[Records excerpted from a collection]
:::

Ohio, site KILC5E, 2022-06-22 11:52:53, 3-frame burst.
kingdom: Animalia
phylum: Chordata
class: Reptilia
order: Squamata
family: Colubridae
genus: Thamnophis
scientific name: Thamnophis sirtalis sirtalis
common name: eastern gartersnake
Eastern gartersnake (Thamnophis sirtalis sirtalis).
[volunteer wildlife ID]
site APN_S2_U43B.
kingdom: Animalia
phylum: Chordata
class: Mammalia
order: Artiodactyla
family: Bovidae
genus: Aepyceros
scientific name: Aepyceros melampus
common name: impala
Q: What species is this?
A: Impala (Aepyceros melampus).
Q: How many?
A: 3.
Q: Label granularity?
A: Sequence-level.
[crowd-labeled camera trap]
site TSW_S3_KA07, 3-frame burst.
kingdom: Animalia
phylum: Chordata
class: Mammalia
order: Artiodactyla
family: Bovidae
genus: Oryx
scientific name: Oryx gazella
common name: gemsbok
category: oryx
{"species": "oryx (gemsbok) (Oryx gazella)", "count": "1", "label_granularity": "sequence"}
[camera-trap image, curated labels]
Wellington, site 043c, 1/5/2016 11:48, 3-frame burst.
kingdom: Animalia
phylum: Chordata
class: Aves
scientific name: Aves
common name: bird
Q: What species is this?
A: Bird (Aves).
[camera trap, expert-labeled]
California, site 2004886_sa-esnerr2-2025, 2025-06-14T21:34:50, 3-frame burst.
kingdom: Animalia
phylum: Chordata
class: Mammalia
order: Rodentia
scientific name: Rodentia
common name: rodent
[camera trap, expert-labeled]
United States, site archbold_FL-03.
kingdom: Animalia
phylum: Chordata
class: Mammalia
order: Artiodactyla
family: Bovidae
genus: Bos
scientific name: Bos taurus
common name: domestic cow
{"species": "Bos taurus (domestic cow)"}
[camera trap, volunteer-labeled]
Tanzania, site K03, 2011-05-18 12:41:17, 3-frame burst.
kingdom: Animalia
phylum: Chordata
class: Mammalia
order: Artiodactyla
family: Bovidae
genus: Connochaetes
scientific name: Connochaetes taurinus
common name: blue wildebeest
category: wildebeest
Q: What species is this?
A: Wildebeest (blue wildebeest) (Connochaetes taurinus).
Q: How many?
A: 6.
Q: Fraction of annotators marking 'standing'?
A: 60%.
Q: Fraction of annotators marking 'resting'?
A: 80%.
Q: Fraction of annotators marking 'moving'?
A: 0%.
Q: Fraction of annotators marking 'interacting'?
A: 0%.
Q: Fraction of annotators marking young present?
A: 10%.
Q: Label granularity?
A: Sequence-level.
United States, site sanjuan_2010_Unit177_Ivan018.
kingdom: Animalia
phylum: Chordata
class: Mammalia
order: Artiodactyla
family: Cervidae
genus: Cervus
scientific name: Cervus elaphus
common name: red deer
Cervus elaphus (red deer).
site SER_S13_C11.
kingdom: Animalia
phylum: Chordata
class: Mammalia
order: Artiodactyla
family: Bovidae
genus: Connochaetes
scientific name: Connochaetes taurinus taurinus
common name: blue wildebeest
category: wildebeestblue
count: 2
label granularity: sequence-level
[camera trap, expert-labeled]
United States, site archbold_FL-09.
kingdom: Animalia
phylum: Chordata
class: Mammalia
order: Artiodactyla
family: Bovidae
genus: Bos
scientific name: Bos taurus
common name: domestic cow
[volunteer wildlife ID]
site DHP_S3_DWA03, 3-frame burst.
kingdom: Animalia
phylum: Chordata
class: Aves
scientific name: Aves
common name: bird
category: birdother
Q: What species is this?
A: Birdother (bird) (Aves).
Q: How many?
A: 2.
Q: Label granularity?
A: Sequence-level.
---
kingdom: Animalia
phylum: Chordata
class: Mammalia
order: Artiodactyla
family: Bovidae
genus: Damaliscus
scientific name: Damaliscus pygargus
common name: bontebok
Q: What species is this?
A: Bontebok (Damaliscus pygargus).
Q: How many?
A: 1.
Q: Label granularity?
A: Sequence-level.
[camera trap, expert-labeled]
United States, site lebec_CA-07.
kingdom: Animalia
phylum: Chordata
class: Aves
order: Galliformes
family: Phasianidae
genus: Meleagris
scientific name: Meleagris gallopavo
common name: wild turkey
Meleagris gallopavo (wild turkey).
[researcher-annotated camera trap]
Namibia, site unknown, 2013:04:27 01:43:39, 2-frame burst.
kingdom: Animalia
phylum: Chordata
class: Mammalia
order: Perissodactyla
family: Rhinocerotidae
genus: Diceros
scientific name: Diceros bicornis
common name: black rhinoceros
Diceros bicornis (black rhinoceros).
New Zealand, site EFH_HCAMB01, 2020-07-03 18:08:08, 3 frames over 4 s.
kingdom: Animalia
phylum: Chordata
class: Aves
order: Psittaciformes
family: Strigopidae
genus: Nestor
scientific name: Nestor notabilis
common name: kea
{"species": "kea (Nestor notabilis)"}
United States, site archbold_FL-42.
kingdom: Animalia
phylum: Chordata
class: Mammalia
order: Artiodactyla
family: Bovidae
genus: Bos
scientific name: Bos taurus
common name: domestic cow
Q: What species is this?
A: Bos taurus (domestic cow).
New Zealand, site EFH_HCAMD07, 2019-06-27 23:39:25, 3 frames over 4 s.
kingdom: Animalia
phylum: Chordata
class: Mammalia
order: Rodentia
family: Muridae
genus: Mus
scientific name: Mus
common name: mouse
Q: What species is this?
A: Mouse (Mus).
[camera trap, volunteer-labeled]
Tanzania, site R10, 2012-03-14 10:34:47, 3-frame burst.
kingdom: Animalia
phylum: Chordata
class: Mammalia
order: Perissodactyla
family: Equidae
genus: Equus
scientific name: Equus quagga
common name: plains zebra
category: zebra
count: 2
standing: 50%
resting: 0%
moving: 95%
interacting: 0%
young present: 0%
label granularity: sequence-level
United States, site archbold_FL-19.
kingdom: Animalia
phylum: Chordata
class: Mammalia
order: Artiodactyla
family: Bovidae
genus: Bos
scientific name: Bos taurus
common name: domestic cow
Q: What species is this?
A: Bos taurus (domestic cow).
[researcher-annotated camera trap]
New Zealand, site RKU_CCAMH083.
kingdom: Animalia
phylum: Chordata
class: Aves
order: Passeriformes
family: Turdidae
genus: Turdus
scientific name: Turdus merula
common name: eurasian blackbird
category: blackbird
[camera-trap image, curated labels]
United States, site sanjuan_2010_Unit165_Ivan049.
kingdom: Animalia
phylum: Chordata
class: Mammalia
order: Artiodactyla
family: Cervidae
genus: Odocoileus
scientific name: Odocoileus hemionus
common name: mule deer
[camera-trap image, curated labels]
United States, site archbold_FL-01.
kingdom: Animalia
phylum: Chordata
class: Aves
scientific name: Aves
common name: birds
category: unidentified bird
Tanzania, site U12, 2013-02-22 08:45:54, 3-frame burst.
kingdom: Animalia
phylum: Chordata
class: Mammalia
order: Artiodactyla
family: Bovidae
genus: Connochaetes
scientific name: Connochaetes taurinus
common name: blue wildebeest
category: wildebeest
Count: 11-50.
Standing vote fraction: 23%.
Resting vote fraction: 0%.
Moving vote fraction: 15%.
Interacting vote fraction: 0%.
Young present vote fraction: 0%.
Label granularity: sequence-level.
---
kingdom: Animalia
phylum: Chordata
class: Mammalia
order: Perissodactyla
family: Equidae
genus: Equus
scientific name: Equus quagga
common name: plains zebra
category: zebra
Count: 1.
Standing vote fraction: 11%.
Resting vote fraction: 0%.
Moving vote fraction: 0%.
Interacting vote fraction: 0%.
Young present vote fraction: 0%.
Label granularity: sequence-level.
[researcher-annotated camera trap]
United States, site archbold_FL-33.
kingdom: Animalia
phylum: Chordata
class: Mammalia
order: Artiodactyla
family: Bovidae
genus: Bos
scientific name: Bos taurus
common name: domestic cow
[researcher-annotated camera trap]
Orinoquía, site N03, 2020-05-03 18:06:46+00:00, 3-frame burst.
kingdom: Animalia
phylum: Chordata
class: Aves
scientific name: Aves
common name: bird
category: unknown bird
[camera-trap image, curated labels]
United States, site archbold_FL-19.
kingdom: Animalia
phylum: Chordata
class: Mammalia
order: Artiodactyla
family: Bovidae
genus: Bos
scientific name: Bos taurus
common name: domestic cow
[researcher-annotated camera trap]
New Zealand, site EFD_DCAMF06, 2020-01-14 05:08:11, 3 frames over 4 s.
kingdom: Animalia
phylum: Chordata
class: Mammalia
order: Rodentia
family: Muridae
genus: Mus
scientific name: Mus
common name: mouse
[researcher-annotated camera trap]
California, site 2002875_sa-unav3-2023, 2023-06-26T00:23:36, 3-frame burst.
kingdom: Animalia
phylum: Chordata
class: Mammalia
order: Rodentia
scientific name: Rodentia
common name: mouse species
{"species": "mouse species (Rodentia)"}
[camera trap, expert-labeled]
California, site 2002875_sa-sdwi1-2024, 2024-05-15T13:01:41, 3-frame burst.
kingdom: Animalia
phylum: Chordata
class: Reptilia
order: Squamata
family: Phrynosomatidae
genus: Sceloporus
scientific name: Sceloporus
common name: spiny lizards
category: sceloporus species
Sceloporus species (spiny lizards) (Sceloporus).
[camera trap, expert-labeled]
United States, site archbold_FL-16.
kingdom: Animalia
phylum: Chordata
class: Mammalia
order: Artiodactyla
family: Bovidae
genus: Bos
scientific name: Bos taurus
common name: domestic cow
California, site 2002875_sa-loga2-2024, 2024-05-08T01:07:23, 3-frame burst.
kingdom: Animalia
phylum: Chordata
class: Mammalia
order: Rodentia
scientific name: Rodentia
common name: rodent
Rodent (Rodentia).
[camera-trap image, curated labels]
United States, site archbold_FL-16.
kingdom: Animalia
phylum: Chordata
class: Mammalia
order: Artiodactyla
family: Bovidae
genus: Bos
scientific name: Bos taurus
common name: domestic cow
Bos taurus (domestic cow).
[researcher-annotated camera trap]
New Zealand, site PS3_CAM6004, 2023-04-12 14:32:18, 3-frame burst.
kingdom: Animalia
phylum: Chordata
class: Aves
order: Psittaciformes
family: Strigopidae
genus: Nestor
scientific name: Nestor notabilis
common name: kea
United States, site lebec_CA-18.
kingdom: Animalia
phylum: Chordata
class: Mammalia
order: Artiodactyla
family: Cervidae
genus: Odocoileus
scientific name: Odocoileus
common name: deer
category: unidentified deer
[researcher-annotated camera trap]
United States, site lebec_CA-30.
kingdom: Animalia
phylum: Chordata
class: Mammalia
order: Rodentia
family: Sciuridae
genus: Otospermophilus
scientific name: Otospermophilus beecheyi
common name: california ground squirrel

:::

• **Work order**
Taking the entries above, restate exactly those lines that fall between the line with "category: blackbird" and the line with "Count: 11-50.", keeping both of those lines too.

• **Expected answer**
category: blackbird
[camera-trap image, curated labels]
United States, site sanjuan_2010_Unit165_Ivan049.
kingdom: Animalia
phylum: Chordata
class: Mammalia
order: Artiodactyla
family: Cervidae
genus: Odocoileus
scientific name: Odocoileus hemionus
common name: mule deer
[camera-trap image, curated labels]
United States, site archbold_FL-01.
kingdom: Animalia
phylum: Chordata
class: Aves
scientific name: Aves
common name: birds
category: unidentified bird
Tanzania, site U12, 2013-02-22 08:45:54, 3-frame burst.
kingdom: Animalia
phylum: Chordata
class: Mammalia
order: Artiodactyla
family: Bovidae
genus: Connochaetes
scientific name: Connochaetes taurinus
common name: blue wildebeest
category: wildebeest
Count: 11-50.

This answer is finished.